Thinking that the world of business, finance, economics and national politics are available only to white men, Black men and women often never even try.  Instead, at times it feels like we have an entire population of 32 million Black folks, trying desperately to be one of 200 successful athletes, or 300 or so working entertainers.  We can do this yes, but we can also do so much more.  Let’s not just dance on the stage, let’s own the theater! Let’s not just sing the songs, let’s own the publishing rights too!

 

The enemy of best is not bad. The enemy of best is good.

 

As Dr. Scott Peck writes in The Road Less Traveled, “…in the interest of realism, we must remember that all blessings are potential curses, and that both consciousness and competence are inextricably interwoven with pain.” He continues, “…perhaps the best measure of a person’s greatness, is the capacity for suffering.”

 

If I am honest with you today, I will tell you that before I see my accomplishments, I see my pain; I see my personal anguish; I see all of the lonely decisions I had to make – decisions that few agreed with at the time. 

 

If I am honest with you today, I will tell you that before I see my accomplishments, I see my glaring insecurities. Yes, the ones that tried to make me, and then keep me, hostage to fear, “what if,” and circumstance. 

 

If I am honest with you today, I will tell you the frustration and uncertainty I felt, leading up to every worthwhile accomplishment. 

 

If I am honest with you today, I will also tell you about the many that doubted me – out loud, to others, and to my face – and questioned if I could accomplish anything at all.

 

As that famous saying goes, “success has a 1000 fathers, and failure is a bastard son.”

 

If I am honest with you today, I will tell you about the many intimate experiences and long term relationships I have had with failure, …before I ever had so much as a date with success.

 

If I am honest with you today. I will tell you how at times I have doubted myself.   How on occasion, I still do.

 

But in spite of the anguish, and through the anguish, …still, I rise!

 

Why do all this work? Why be so penetratingly …honest? Why is growth so important? …Why anguish?

 

Its called …love.  And I can’t get to the best of it, without being vulnerable to the worst of it. 

 

I can’t expect to be intimate with you here today, …without being intimate and vulnerable to you, today.  To get into your spiritual house, I must be willing to let you into mine. 

 

The thing that sustains me, in my passionate pursuit of love, and a life worth living, …is my faith.
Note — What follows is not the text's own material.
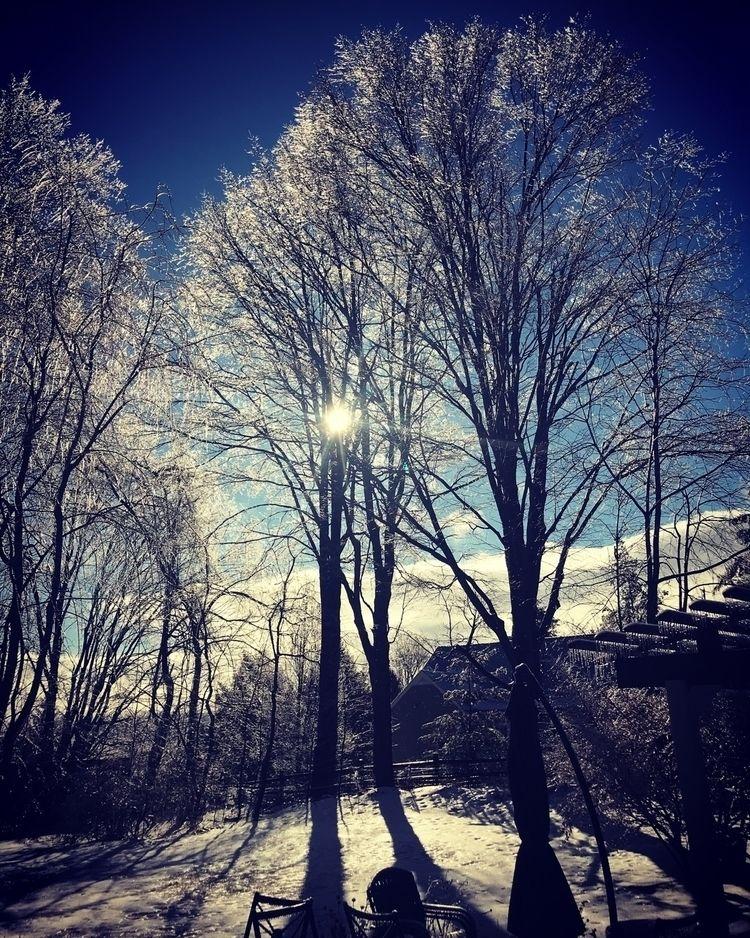 ice, sunshine. - thatusernameistaken | ello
And “faith is what you do, when you don’t have all the facts!”

 

Dr. King had a deep and abiding faith.  A faith so strong, that it gave him the strength to embrace the flame, even when his fears made him fear it.  And like the Phoenix, emerging from the flames, Dr. King’s strength grew stronger after each experience, and his faith, more abiding – because it became his guiding light, when all that was left was darkness.

 

Sure, like all of us, there were times that Dr. King must have looked for the easy, comfortable way out of the struggle, …and the anguish.

But it was not to be found.

He discovered quickly that there are no easy ways to freedom; no short cuts to growth; no free lunch  If it looked too good to be true, ….it probably was.

Dr. King understood that you can’t get something, and risk nothing. 

…No pain, no gain.

 

I have come to respect and appreciate the flame. 

And yes, on occasion I have gotten burned. 

But, everytime I learn and I grow; and everytime, …my character is stronger because of the experience. 

 

I have redefined failure in my life – I have decided that “failure is not to fall, but to aim low.”

 

I have redefined success in my life – I have decided that “success, is going from failure to failure, without loss of enthusiasm.”

 

Like the Phoenix that dives into the flames only to emerge stronger – win, loose or draw – I draw strength from the flame. ….and still I rise.

 

But I was not always built like this. Years ago, someone helped to put together the pieces.

 

I realize as well that even with all I do, I am simply running down a trail, blazed by those that came before me. Pioneers like Dr. King. Pioneers, like my mother and my father.

 

Let me tell you the story of a little boy from, Compton, California, and South Central Los Angeles, who at an early age, had fire engine red hair, and a mother who didn’t want him to conform.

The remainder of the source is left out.